Smile, not like a dork, but like one who is genuinely happy to be interacting with a beautiful woman.  Smile like you know she likes you.  Unfold your arms.  Use simple hand gestures, and let your hands face up more than down.  Up is inviting and offering.  Down is controlling and oppressive.  Make a clear offer for her to respond to.  Ambiguity is not your friend.  Give her something to either say yes or no to.  Instead of asking for her number, offer to contact her.  It’s less risky to offer her your number, but it is not her responsibility to reach out to you.  You are the initiator.  You are the driver.  Act as such.

Be Safe

This is not easy to communicate non-verbally, but this is what you’re going for, maybe more than anything.  More than most women want an attractive man, they want a safe man.  Physical attractiveness at its best is only a means of getting noticed by a species that is much less visually stimulated than it is emotionally hungry.  Women want to feel protected, and while many a man will spend countless hours at the gym working to make himself appear as one who could defend his woman against an attacker in a dark alleyway, the truth is that if you can muster the balls to approach her, you’ll get much further in a relationship with her if you can demonstrate yourself as one in whom she can entrust herself and her emotions.  In other words, while it’s good to be able to protect her from an attacker, you’ll more often need to know how to safeguard the outpouring of her emotions.

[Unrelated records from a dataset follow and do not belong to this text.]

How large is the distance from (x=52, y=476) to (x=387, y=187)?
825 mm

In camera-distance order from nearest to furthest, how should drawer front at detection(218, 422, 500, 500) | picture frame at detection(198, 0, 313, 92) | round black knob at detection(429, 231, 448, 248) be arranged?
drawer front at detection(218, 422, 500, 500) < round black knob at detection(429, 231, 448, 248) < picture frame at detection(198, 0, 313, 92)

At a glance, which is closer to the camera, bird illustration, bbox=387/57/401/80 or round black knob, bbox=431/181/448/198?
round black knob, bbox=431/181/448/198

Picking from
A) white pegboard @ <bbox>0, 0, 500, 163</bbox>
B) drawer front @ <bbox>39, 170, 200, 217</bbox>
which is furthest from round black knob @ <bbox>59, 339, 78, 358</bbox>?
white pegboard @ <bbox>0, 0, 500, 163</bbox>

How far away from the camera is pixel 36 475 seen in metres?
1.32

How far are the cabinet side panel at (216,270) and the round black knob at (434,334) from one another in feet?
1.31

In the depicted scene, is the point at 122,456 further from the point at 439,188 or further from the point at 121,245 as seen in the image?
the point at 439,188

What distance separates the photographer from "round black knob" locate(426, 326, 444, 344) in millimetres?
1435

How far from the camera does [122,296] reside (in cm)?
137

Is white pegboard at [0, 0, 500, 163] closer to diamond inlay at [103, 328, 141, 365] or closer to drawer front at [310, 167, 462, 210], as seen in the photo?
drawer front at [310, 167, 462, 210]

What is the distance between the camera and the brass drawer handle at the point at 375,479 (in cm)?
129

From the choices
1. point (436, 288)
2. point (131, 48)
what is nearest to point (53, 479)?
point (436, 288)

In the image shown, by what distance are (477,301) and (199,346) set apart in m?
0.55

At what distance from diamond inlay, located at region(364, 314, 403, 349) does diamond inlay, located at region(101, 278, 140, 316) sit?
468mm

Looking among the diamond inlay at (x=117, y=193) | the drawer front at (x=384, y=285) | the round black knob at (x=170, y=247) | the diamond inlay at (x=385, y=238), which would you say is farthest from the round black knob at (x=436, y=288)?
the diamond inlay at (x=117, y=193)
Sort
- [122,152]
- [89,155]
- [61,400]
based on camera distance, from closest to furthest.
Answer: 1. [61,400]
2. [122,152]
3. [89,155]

Can she share herself with you?  Can you hear what she is most ashamed of, uncertain of, and insecure about, and still love and accept her exactly as she is?  Can you be vulnerable with her, and she with you, such that your iniquities lean against one another in a supportive way rather than a corrosive way?  Maybe you can carry her through a door, but can you carry on together through uneasy times?  Can you care about her when she doesn’t care about herself?  When she doesn’t care about you?

If you can, you may not be merely picking up a woman.  You may be cherishing her.  But then, that’s how you attract a woman.  The ability and desire to cherish is attractive.

Summed Up

The truth is that the best way to attract a woman is to reflect the man of Christ.  Be confident.  Know who you are.  Know why you are here.  Give of yourself in such a way that says, ‘I value you more than my own well-being.’  Welcome her.  Invite her.  Be safe for her.  Provide, protect, and pray for her.

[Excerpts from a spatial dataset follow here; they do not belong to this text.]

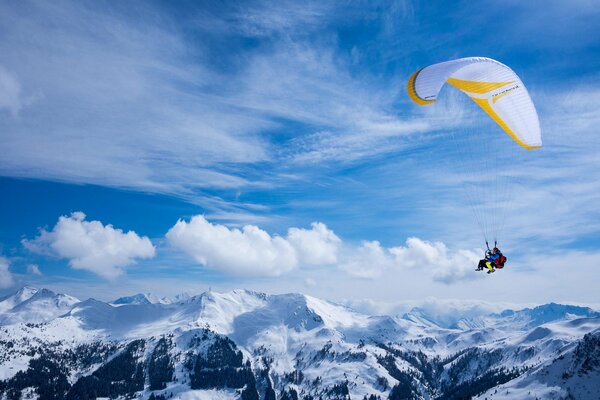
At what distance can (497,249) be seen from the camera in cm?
4028

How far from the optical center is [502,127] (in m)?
37.1

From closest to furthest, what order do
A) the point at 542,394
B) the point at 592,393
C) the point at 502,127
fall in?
the point at 502,127
the point at 592,393
the point at 542,394

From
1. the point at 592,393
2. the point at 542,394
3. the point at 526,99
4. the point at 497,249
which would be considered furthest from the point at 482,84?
the point at 542,394

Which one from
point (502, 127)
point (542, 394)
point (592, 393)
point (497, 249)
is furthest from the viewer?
point (542, 394)

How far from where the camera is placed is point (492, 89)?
3606 centimetres

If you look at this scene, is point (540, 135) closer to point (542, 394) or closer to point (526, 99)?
point (526, 99)

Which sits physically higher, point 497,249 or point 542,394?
point 497,249

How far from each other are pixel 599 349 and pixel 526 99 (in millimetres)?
228733

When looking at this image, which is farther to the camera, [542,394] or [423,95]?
[542,394]

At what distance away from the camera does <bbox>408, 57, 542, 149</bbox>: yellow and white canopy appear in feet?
112

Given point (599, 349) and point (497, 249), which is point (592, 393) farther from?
point (497, 249)

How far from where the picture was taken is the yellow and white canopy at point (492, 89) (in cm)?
3419

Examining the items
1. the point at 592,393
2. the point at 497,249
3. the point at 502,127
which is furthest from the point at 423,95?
the point at 592,393

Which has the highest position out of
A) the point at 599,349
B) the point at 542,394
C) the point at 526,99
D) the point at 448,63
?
the point at 448,63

It is He after all that she and all of us long for, whether we know it or not.  It is He that satisfies our souls, and He that she requires, as do you.  Consequently, the better you know Him, the better you might reflect Him, the better you might love her, and the more she might desire you; keeping in mind that Christ was crucified by the church He loved.  And loves.

It is of course in the process of coming to know Him better that I hope that you might see the absolute ridiculousness of using the example of Christ to lure a woman into bed.  No greater evidence of your depravity, and thus need for Christ, may exist other than in your willingness to use Him as a pickup line; as a means to your selfish ends.

Certainly, is not good for man to be alone, but it’s also not good to use women as if they were created by our Father merely for the sake of validating our false understanding of what it means to be a man.  I’m sorry to say I’ve been guilty of this.

So do her a favor: point her to Him, and if and when you are both oriented upon Him, then point her to the alter.  And then to the room.  Because only then, when you are free to be who you were created to be, and free to have sex in the context it was created to be known in, will you be free.  Going through the motions of intimacy without doing so in the safe container that God gave us to enjoy it within is no more wise or enjoyable than it would be to create a warm, crackling fire on the living room carpet, in front of the fireplace.  You will do more harm than good, and fail to understand the wonderfulness of fire–or sex–in its rightful place.  You will only know a cheap and destructive substitute.


It’s not what you should want.  It’s what you already most want, even if don’t realize it yet.